BEGIN Article
Rensselaer Polytechnic Institute

High-Voltage, Bi-Directional MOS-Gated SiC Power Switches for Smart Grid Utility Applications

Rensselaer Polytechnic Institute (RPI) is working to develop and demonstrate a new bi-directional transistor switch that would significantly simplify the power conversion process for high-voltage, high-power electronics systems. A transistor switch helps control electricity, converting it from one voltage to another or from an Alternating Current (A/C) to a Direct Current (D/C). High-power systems, including solar and wind plants, usually require multiple switches to convert energy into electricity that can be transmitted through the grid. These multi-level switch configurations are costly and complex, which drives down their overall efficiency and reliability. RPI's new switch would require fewer components than conventional high-power switches. This simple design would in turn simplify the overall power conversion process and enable renewable energy sources to more easily connect to the grid.
END Article
BEGIN Record list
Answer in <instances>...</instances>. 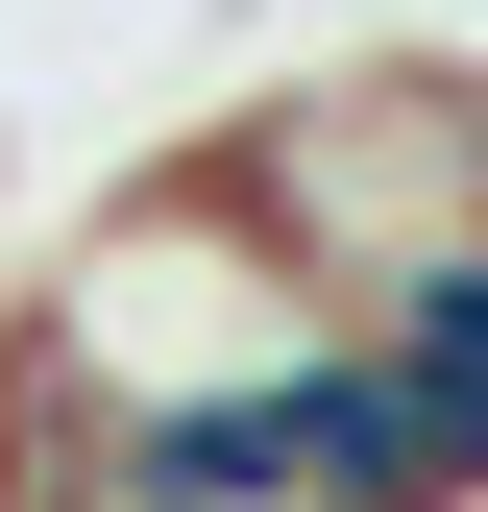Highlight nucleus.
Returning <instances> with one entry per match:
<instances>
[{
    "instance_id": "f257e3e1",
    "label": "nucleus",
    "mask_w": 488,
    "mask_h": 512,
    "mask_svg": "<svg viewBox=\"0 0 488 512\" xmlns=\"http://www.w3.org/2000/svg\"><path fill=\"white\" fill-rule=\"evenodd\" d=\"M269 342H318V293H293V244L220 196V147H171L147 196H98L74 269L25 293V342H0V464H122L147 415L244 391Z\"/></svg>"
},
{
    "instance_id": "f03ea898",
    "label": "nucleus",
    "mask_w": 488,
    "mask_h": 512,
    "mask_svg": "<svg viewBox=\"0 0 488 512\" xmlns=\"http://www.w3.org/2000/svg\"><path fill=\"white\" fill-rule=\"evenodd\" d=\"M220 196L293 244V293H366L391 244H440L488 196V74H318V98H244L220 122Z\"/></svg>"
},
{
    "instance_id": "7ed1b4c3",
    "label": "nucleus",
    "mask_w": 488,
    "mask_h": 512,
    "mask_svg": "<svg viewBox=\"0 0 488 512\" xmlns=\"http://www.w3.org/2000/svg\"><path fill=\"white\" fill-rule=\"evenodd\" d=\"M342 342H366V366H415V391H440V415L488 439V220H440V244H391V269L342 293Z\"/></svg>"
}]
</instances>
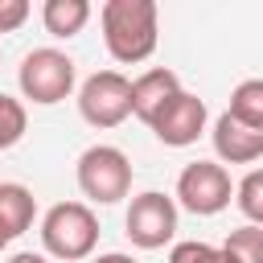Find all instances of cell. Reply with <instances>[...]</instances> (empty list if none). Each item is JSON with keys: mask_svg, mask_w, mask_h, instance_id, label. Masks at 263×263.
END Record list
● Problem
According to the text on RPI's switch, what does a transistor switch help control? The records have no connection to the text.

● Written answer
A transistor switch helps control electricity.